Но, не будучи пассивным по уму, юноша искал для себя выход из гнетущей атмосферы училища и находил его. Вспоминая впоследствии об этой поре своей жизни, Гончаров писал: «Я, с 14-15-летнего возраста (то есть с 1826–1827 года. — А. Р.), не подозревая в себе никакого таланта, читал все, что попадалось под руку, и писал сам непрестанно… И все это было без всякой практической цели, а просто из влечения писать, учиться, заниматься, в смутной надежде, что выйдет что-нибудь». [22]

От первоначального неразборчивого чтения он постепенно переходил к более вдумчивому ознакомлению с произведениями русских и иностранных классиков, к систематическому самообразованию.

В возрасте пятнадцати-шестнадцати лет Гончаров познакомился с сочинениями Карамзина и Жуковского. Карамзин оставил в его духовном развитии глубокий и плодотворный след. Именно Карамзину Гончаров, как в свое время и юный Пушкин, был обязан развитием в себе гуманных чувств и понятия о ценности человеческой личности. Но как художник Карамзин мало повлиял на Гончарова. По собственному признанию Гончарова, манерный и сентиментальный стиль карамзинских сочинений не сильно увлекал его. Вслед за Карамзиным всходила звезда Жуковского. Под обаянием его романтичной, «мечтательной, таинственной и нежной» поэзии находился некоторое время и Иван Гончаров.

Но вот среди почти всеобщего преклонения перед Карамзиным и Жуковским в поэзии зазвучал новый, покоряющей художественной силы голос-Пушкина.

Для Гончарова, как и для целого поколения русской молодежи того времени, Пушкин явился несравненным учителем искусства и жизни, воспитателем благородных человеческих чувств, любви к родине.
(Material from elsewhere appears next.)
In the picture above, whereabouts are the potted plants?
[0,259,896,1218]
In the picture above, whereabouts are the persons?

В пушкинской поэзии Гончаров нашел высший идеал художественности, живой красоты и правды, естественности воображения, глубины мысли и юмора. И это преклонение, этот пиэтет остались на всю жизнь.

В старости, в дни пушкинских торжеств в Москве в 1880 году Гончаров писал Л. А. Полонскому, издателю журнала «Страна»: «Я по летам своим старше всех современных писателей, принадлежу к лучшей поре расцветания пушкинского гения, когда он так обаятельно действовал на общество, особенно на молодые поколения. Старики еще ворчали и косились на него, тогда как мы все падали на колени перед ним. Первым прямым учителем в развитии гуманитета, вообще в нравственной сфере был Карамзин, а в деле поэзии мне и моим сверстникам, 15-16-летним юношам, приходилось питаться Державиным, Дмитриевым, Озеровым, даже Херасковым, которого в школе выдавали тоже за поэта. И вдруг Пушкин! Я узнал его с «Онегина», который выходил тогда периодически, отдельными главами. [23]Боже мой! Какой свет, какая волшебная даль открылись вдруг, и какие правды и поэзии, и вообще жизни, притом современной, понятной, — хлынули из этого источника, и с каким блеском, в каких звуках! Какая школа изящества, вкуса для впечатлительной натуры!» [24]

Это было начало того вдохновенного изучения творчества Пушкина, которое Гончаров продолжал в университете и в последующие годы жизни, вплоть до работы над «Обыкновенной историей».

* * *

Пробыв долгих восемь лет в стенах «дельного» заведения, Гончаров окончательно убедился, что его интересы и стремления решительно расходятся с целями и задачами Коммерческого училища.

Серьезное самообразование — а не училище, конечно, — дало Гончарову познания, которые были необходимы для поступления в университет, в частности, хорошее знание языков.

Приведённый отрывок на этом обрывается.